For the DSL, the intended purpose is to avoid the query string syntax and use the query string language instead. For completeness, here is an equivalent script:

In [12]:
s = Search(using=es, doc_type=['tweet']) \
    .query('match', tweet='elasticsearch')
response = s.execute()
print('Total hits:{}\n'.format(response['hits']['total']))
pprint(response['hits']['hits'][0])

Total hits:7

{'_id': '13', '_type': 'tweet', '_source': {'date': '2014-09...}


However, notice that the pprint has not given us the same JSON response as the above query string syntax result via the low-level API. This is because the Search() object returns an array of Hit objects.
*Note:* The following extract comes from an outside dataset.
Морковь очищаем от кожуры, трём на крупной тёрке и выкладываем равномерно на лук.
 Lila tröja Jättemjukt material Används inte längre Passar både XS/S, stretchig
These are constructed so as to expose the individual fields as object attributes (__getattr__)

In [13]:
for hit in response:
    print(hit.tweet)

So yes, I am an Elasticsearch fanboy
However did I manage before Elasticsearch?
The Elasticsearch API is really easy to use
Elasticsearch surely is one of the hottest new NoSQL products
Elasticsearch means full text search has never been so easy
Elasticsearch is built for the cloud, easy to scale
Elasticsearch and I have left the honeymoon stage, and I still love her.


### The _all field

> GET /_search?q=mary

In [14]:
res = es.search(q='mary')
print('Total hits:{}\n'.format(res['hits']['total']))
pprint(res['hits']['hits'][0])

Total hits:8

{'_id': '4',
 '_index': 'us',
 '_score': 0.6650044,
 '_source': {'date': '2014-09-14',
             'name': 'John Smith',
             'tweet': '@mary it is not just text, it does everything',
             'user_id': 1},
 '_type': 'tweet'}


For the DSL, we need to call the _all field explicitly

In [15]:
s = Search(using=es) \
    .query('match', _all='mary')
response = s.execute()
print('Total hits:{}\n'.format(response['hits']['total']))
print(response[0].tweet)

Total hits:8

@mary it is not just text, it does everything


> +name:(mary john) +date:>2014-09-10 +(aggregations geo)

In [16]:
res = es.search(q='+name:(mary john) +date:>2014-09-10 +(aggregations geo)')
print('Total hits:{}\n'.format(res['hits']['total']))
pprint(res['hits']['hits'][0])

Total hits:1

{'_id': '9',
 '_index': 'gb',
 '_score': 2.3835227,
 '_source': {'date': '2014-09-19',
             'name': 'Mary Jones',
             'tweet': 'Geo-location aggregations are really cool',
             'user_id': 2},
 '_type': 'tweet'}